The native view, the outlook of those who live in it (or did), is different. They’re at home among its harsh splendours. They’re aware of danger in it but do not see wilderness as threatening. They are used to wildness and have learned to cope with it, adapting to it. For thousands of years they have endured and prospered in it. It’s the newcomer, the white man, who is fretful. It’s he who trembles in its midst. He’s not to be trusted, as anxiety makes him trigger happy. He’s a trespasser with no business being here. Given enough power, time and freedom, he will ruin what he passes through. The natives know this but cannot stop him. He is a malevolent force.

We see this menace directly in the minds and personalities of some white men who venture into the wilderness. Not all. Andrew Henry, an army captain who heads the group whom Hugh escorts, is a fair and decent man. Young Jim Bridger is also honest and trustworthy. But these are exceptions. By and large the better human beings Hugh encounters are native. They know compassion.

If some of the characters are a bit sketchy, I think it’s O.K. Hugh Glass, Andrew Henry, John Fitzgerald and Jim Bridger are fully drawn, and these are the main ones that count. Other characters that matter in the film are non-human: mood and atmosphere, as previously stated; also, landscapes and vistas. The land is immense, its mountains and horizons curtailed only by an equally immense sky. Man is a small creature in this setting, dwarfed by the grandeur of creation. Nature is the dominant character here, its presence profound.

John Muir once said the same about Yosemite. Only after he arrived there, he wrote, did he find his true place and scale in the world. Until then he had been a wanderer without proper bearings, noticing little or not enough in his surroundings. But in Yosemite, awed by the majesty of all that surrounded him, his view became spiritual and cosmic.

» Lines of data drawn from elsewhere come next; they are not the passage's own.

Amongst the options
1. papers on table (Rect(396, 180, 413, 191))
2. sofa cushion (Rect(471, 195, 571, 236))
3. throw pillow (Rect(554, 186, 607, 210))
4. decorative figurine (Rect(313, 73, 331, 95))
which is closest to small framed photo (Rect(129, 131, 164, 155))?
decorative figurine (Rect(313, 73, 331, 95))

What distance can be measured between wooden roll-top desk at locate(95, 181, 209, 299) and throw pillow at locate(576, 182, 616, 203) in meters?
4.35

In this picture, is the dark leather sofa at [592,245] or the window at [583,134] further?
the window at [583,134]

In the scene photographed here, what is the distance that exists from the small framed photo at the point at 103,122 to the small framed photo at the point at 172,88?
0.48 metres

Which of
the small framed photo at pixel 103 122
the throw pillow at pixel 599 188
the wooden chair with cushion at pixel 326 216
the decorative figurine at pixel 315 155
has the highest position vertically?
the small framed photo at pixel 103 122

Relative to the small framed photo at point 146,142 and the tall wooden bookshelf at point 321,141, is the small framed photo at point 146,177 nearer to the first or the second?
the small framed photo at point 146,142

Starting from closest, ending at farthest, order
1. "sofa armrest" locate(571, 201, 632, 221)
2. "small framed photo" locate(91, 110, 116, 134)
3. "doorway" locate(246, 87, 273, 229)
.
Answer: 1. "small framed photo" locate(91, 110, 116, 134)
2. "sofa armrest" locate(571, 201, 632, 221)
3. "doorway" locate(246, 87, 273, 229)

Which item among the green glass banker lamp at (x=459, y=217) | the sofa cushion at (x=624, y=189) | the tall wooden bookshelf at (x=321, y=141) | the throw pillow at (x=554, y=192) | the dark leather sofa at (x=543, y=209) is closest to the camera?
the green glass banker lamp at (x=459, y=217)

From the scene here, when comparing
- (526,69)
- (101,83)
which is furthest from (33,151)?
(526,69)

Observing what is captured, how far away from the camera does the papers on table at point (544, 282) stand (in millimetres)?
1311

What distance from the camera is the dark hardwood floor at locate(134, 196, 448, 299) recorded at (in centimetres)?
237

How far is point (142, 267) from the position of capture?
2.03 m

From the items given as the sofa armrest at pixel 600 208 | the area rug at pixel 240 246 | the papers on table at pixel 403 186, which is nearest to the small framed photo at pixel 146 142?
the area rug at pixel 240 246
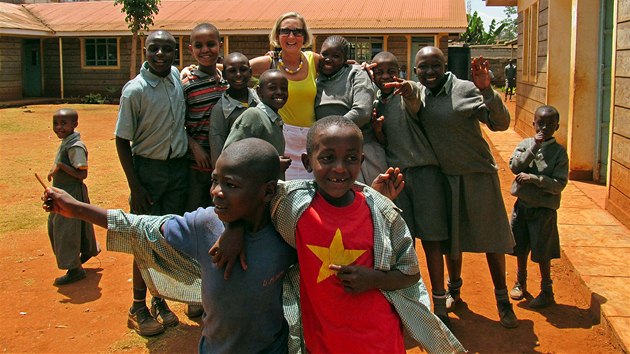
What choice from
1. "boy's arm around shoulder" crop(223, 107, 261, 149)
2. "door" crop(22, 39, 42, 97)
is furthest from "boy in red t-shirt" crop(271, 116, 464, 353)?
"door" crop(22, 39, 42, 97)

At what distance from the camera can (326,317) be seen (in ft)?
7.38

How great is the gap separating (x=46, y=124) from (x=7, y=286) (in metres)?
12.5

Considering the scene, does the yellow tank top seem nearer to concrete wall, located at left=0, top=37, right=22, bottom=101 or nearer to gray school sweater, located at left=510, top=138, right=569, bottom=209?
gray school sweater, located at left=510, top=138, right=569, bottom=209

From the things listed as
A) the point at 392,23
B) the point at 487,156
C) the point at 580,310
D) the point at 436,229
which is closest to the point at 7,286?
the point at 436,229

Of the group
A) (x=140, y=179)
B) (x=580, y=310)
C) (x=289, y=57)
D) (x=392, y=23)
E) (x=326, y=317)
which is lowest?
(x=580, y=310)

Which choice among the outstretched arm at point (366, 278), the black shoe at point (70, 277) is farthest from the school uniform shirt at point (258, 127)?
the black shoe at point (70, 277)

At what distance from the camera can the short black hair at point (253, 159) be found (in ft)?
→ 7.05

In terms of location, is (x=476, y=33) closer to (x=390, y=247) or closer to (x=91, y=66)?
(x=91, y=66)

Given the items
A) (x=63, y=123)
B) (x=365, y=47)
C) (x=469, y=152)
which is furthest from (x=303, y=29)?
(x=365, y=47)

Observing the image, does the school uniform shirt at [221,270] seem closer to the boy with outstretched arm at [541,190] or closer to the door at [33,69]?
the boy with outstretched arm at [541,190]

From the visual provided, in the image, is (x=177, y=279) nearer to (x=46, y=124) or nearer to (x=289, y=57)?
(x=289, y=57)

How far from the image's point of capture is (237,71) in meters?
3.61

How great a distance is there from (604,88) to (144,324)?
6219 millimetres

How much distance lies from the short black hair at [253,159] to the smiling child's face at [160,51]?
66.2 inches
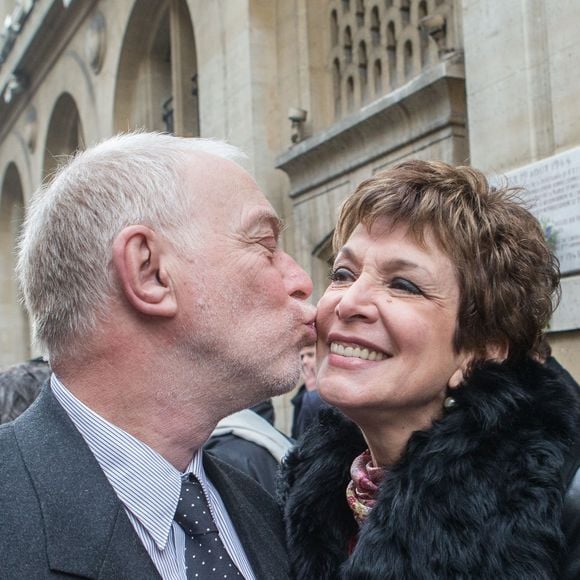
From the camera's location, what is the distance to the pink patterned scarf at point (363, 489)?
2.21 meters

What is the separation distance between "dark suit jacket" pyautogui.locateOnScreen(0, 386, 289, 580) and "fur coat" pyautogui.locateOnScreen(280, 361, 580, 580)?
567 millimetres

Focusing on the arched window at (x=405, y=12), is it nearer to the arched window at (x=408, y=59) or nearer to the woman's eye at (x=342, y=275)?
the arched window at (x=408, y=59)

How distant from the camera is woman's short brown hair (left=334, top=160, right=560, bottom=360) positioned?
218cm

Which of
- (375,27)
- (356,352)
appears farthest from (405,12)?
(356,352)

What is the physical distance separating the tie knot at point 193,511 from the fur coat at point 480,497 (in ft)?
1.07

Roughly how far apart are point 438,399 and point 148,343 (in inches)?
28.9

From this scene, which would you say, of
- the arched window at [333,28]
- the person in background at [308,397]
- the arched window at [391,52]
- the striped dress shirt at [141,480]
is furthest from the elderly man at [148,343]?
the arched window at [333,28]

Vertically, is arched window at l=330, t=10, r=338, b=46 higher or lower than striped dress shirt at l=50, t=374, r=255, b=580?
higher

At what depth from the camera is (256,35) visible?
8.63 meters

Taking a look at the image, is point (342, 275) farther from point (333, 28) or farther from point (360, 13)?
point (333, 28)

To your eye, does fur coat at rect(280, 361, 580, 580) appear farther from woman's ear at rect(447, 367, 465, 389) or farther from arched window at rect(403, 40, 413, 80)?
arched window at rect(403, 40, 413, 80)

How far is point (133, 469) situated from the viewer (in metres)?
1.83

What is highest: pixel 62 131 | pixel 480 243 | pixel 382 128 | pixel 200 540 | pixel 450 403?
pixel 62 131

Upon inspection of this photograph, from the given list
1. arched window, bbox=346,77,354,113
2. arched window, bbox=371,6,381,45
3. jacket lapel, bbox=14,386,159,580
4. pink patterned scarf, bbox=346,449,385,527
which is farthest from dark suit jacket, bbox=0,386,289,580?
arched window, bbox=346,77,354,113
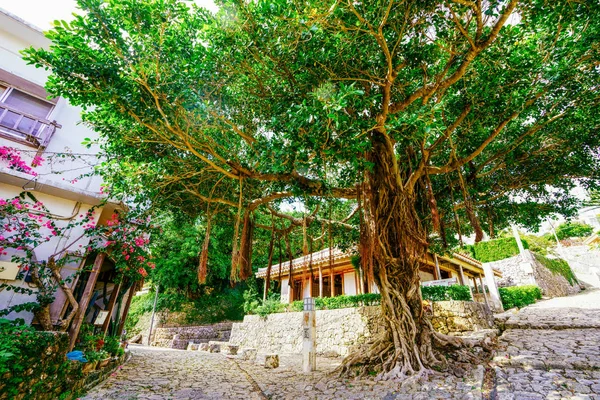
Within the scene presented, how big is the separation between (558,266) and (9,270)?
2829 cm

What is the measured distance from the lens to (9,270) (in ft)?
17.1

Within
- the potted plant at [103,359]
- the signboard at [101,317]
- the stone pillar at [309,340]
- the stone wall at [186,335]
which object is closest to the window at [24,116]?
the signboard at [101,317]

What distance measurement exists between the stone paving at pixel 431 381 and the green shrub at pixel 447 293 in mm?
2500

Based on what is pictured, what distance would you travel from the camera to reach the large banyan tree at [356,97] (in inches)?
154

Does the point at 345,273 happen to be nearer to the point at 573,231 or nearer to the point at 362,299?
the point at 362,299

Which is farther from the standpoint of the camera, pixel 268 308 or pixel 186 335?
pixel 186 335

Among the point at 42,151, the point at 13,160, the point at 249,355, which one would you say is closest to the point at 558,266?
the point at 249,355

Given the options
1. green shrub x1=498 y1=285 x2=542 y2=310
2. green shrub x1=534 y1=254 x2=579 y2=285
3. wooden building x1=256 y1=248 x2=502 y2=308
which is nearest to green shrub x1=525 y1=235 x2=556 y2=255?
green shrub x1=534 y1=254 x2=579 y2=285

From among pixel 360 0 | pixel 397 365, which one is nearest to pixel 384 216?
pixel 397 365

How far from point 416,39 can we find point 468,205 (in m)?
2.98

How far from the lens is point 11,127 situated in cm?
626

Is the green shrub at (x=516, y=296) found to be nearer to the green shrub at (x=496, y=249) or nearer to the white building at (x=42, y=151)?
the green shrub at (x=496, y=249)

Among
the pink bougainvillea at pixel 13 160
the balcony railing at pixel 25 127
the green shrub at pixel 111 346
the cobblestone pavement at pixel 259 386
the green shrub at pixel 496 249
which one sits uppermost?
the green shrub at pixel 496 249

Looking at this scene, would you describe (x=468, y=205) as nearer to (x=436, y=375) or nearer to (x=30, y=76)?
(x=436, y=375)
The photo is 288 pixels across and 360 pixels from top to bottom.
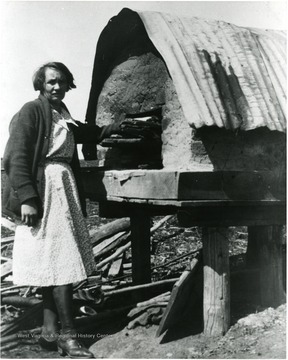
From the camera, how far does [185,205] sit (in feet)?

On one view the film celebrates the indomitable spirit of man, his instinctive will to survive. On another, intentionally or not, it celebrates what Muir felt. We may be reaching a turning point in human history where we stand to lose a vast and precious world treasure if we don’t learn how to better protect and preserve our wilderness areas for future generations. The World Wildlife Fund says that 40% of the earth’s biodiversity has disappeared since 1970. You might want to pause for a few moments to let that statement fully sink in. It’s hard to take in, I know, but it needs to be understood and acted upon or the wanton, mindless destruction will continue.

Joni Mitchell once sang that “they paved paradise and put up a parking lot.” Hugh Glass wouldn’t have understood what she was singing about, but both John Muir and we do.